(MENAFN - Khaleej Times) NORTH KOREA is continuing its tradition of fiery rhetoric and vehement threats. After South Korea unveiled its new missile deal with the US on Saturday, Pyongyang has issued a statement claiming that it possesses long-range missiles capable of hitting US bases in Asia and also the US mainland.
Even though experts say that the recent tests of its nuclear long-rang missile programme have failed, North Korea does possess short and medium-range missiles that can strike South Korea and neighbouring lands.
Due to its image as a trigger-happy rogue state, the international community finds it difficult to ignore North Korea's threats.
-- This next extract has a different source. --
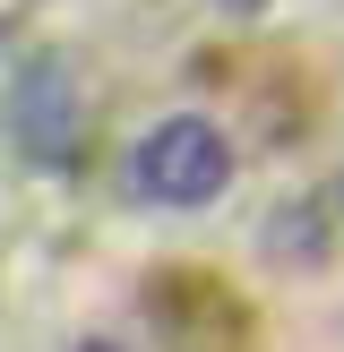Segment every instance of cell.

However, the truth is that the country's leadership, often demonised in the international Press, in reality is quite different from its irrational and unrestrained image. North Korea's authoritarian regime has used its nuclear programme to bargain and extract concessions from the international community and impede the latter from interfering in its domestic politics.
Thus, in an age of globalisation, the country remains one of the most secretive and guarded places on Earth. By keeping its enmity with the international community alive, the regime is able to exaggerate the foreign security threat and consequently distract its population from demanding any sort of political change. North Korea has also used this external security threat to justify restrictions on travel and flow of information, and hence successfully use propaganda to brainwash its citizenry. The North Koreans remain cut off from the world and its concerns.
The international community needs to stop thinking that Kim Jong-un, just like his father, is some eccentric loony on a mission to launch nuclear war and destroy the world. In fact, he is keenly adhering to his father's rational goal of ensuring his regime's survival by assuming a defensive posture vis--vis the outside world.
Thus, North Korea's recent statement might sound menacing, but the country's bark is certainly worse than its bite. The regime won't translate its provocations and threats into large-scale hostile actions; it will rather continue to use them as a tactic to perpetuate its own insecure existence.